Directions:
A - Using the review of late T'ang poetry below, decide whether each statement agrees with it: (i) the poems in the collection all come from one region of China; (ii) Graham's introduction is titled "The Translation of Chinese Poetry"; (iii) one of the four possible translations is by Amy Lowell. Answer yes or no for each and quote the words of the review that settle it.
B - In the review of late T'ang poetry below, which poem is the couplet that Graham presents taken from?

The poems included here date from somewhat after the midpoint of the T'ang Dynasty, from the mid-8th to the mid-9th century AD, and were authored by a variety of poets from various parts of China. That range of time and space means that this collection doesn't focus on a single poetic scene or region, so don't imagine that it's akin to a sampling of Lost Generation authors or Beat poets or anything that unified. Without a single theme, each poem can stand more or less on its own, which gives an air of discovery to the reading process, each turn of the page beginning a a new struggle for understanding.

Graham has a long introduction, modestly titled "The Translation of Chinese Poetry", with several great examples of how difficult translating this stuff is, both on the formal word-to-word level and on the higher meaning level. The extreme terseness of many classical Chinese poets, combined with the deceptively simple grammar of the language, further complicated by the typical use of poetic metaphors that take detailed knowledge of historical context, makes translating even very brief lines a challenge. Graham presents a couplet from the first poem in Tu Fu's "Autumn Meditation". A straightforward word-by-word translation would read thusly:

"Cluster chrysanthemum two open / other day tear
Lonely boat one (wholly) tie / former garden heart"

He next gives four possible translations - two his own, one from Amy Lowell, and finally William Hung's attempt:

1. "The clustered chrysanthemums have twice opened. Another day's tears.
The lonely boat is tied once and for all. Thoughts of my 'former garden' [cliché for 'home']."

2. "The clustered chrysanthemums have twice released another day's tears,
The lonely boat wholly ties the thoughts of my former garden."

3. "The myriad chrysanthemums have bloomed twice. Days to come -- tears.
The solitary little boat is moored, but my heart is in the old-time garden."

4. "The sight of chrysanthemums again loosens the tears of past memories;
To a lonely detained boat I vainly attach my hope of going home."

To the eye of a reader ignorant of the subtleties of the original, each of the various renditions on their own are equally plausible; presented together they become equally suspect. He continues:

"Neither of the translators can be convicted of saying anything not implicit in the original; they differ so widely because the English language imposes choices which the poet refrained from making. Is it the flowers which burst open or the tears, the boat which is tied up or the poet's heart? Is the 'other day' past, or a future day which may be as sad as the two autumns in which he has already seen the chrysanthemums open in this unfamiliar country? Are the tears his own, or the dew on the flowers? Were they, or will they be, shed on another day, or is he shedding them now for the sorrows of another day? Are his hopes wholly tied to the boat which may take him home, or tied down once for all by the boat which will never sail? Is his heart tied here with the boat, or or has it travelled home in his imagination to see other chrysanthemums in his former garden?"

He eventually offers his own final version:

"The clustered chrysanthemums have opened twice, in tears of other days:
The forlorn boat, once and for all, tethers my homeward thoughts."

All this for two short lines! Woe to the translator who has to fit each word in its line, each line in its couplet, each couplet in its poem, and each poem in the whole body of work while still producing a readable and enjoyable poem in English. Many of these poems can come off as flat or prosaic, through no fault of the original poet or the translator.

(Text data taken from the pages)
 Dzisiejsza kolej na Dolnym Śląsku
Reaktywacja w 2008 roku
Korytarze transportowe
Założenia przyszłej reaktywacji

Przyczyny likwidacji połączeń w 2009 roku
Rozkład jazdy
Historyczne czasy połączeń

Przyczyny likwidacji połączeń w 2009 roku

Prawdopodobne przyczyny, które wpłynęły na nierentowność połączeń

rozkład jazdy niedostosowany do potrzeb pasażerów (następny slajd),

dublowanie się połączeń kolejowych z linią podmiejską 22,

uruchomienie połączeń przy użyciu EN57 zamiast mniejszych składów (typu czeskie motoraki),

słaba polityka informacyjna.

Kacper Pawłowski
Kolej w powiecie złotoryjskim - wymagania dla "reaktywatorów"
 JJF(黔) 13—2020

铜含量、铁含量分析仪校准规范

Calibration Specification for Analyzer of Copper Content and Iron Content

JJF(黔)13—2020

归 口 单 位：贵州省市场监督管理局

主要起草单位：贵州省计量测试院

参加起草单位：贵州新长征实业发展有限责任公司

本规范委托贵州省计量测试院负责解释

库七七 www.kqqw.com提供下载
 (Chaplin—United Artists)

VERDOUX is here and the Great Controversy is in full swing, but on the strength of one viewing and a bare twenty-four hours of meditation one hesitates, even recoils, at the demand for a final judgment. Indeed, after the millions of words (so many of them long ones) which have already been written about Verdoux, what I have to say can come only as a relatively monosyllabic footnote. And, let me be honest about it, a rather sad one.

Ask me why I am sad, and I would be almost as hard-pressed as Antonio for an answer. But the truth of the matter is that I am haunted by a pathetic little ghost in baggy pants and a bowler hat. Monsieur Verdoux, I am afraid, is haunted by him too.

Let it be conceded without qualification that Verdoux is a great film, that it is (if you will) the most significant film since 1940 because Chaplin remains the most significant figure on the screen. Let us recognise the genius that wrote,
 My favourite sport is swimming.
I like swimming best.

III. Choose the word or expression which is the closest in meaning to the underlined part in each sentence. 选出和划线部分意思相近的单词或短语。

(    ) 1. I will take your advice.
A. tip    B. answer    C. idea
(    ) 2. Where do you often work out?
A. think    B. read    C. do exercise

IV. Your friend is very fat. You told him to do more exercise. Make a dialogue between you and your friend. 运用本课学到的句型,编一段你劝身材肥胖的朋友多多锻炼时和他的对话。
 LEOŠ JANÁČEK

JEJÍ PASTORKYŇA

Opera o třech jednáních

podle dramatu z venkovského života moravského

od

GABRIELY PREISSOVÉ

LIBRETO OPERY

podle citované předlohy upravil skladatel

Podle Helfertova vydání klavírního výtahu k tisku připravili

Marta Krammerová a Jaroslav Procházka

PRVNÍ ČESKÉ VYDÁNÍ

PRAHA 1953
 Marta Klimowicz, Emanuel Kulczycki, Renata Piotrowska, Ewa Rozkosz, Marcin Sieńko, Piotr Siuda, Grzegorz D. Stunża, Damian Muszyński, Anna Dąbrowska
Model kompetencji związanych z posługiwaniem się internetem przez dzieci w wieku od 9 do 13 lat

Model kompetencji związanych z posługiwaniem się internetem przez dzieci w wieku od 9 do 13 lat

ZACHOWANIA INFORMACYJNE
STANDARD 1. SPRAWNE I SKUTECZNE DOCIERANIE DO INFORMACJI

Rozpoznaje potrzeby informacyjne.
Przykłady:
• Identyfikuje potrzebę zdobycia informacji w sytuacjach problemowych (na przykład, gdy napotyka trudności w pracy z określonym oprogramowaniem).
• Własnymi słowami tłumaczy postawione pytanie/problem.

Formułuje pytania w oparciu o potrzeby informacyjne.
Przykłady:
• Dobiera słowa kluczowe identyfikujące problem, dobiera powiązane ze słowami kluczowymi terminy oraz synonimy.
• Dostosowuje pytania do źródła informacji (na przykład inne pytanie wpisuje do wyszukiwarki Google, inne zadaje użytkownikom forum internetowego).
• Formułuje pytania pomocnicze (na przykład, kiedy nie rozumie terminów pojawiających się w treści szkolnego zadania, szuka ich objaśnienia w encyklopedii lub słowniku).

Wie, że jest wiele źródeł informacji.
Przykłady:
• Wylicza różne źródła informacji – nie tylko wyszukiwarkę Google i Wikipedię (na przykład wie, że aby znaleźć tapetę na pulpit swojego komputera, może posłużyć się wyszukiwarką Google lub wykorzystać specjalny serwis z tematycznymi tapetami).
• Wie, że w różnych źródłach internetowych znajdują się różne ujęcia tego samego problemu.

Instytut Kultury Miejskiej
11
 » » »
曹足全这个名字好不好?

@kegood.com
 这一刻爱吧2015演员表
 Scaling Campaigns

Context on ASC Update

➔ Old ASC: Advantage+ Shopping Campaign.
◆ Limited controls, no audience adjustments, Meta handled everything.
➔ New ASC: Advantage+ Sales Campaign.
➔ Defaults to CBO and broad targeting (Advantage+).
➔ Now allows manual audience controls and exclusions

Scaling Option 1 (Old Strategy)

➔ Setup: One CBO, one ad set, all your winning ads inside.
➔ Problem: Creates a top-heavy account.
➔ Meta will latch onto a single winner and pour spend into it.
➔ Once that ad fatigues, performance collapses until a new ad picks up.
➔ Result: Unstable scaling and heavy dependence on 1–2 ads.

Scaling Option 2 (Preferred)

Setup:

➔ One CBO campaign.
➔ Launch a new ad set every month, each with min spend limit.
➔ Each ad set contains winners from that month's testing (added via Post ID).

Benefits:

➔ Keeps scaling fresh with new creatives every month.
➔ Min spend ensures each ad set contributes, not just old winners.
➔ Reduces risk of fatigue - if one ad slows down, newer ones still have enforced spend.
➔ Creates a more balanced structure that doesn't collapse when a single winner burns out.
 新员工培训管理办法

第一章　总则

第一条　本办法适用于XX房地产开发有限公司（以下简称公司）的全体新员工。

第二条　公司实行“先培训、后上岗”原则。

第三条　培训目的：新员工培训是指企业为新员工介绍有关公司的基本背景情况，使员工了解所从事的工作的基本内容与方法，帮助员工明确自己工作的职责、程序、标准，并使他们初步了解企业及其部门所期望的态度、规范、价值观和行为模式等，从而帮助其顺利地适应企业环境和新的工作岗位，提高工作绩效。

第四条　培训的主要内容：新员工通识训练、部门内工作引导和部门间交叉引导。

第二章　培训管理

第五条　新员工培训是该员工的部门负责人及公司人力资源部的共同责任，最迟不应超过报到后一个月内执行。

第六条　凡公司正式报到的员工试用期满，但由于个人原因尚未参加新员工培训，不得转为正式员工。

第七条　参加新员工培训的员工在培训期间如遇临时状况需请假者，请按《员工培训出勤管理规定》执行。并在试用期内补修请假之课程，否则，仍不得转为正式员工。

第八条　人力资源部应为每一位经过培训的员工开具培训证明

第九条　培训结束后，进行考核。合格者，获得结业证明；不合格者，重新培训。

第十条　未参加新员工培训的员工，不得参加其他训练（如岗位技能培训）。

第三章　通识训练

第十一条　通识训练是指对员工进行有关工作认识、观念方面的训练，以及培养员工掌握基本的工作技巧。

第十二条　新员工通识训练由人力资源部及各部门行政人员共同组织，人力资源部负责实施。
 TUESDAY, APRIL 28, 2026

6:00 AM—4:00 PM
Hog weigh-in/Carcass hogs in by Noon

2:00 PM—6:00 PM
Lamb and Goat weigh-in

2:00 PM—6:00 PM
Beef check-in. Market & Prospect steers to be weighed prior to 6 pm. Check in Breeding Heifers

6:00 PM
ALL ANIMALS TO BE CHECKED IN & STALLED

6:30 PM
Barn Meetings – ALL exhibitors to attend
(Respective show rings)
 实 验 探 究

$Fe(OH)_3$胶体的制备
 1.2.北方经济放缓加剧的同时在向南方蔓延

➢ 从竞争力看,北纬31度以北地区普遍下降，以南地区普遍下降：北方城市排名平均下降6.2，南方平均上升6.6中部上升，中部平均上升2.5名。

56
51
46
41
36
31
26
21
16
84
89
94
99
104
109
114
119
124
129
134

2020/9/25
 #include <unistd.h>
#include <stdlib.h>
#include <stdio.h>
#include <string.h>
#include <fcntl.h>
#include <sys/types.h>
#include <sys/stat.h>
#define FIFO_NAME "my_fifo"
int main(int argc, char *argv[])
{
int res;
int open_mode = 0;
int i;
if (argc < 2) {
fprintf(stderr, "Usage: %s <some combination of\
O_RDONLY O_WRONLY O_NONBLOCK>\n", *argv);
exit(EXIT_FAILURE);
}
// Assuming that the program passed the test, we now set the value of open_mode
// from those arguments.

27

Answers by task:
A -
(i) No: "authored by a variety of poets from various parts of China"
(ii) Yes: "Graham has a long introduction, modestly titled "The Translation of Chinese Poetry""
(iii) Yes: "two his own, one from Amy Lowell, and finally William Hung's attempt"

B - The first poem in Tu Fu's "Autumn Meditation."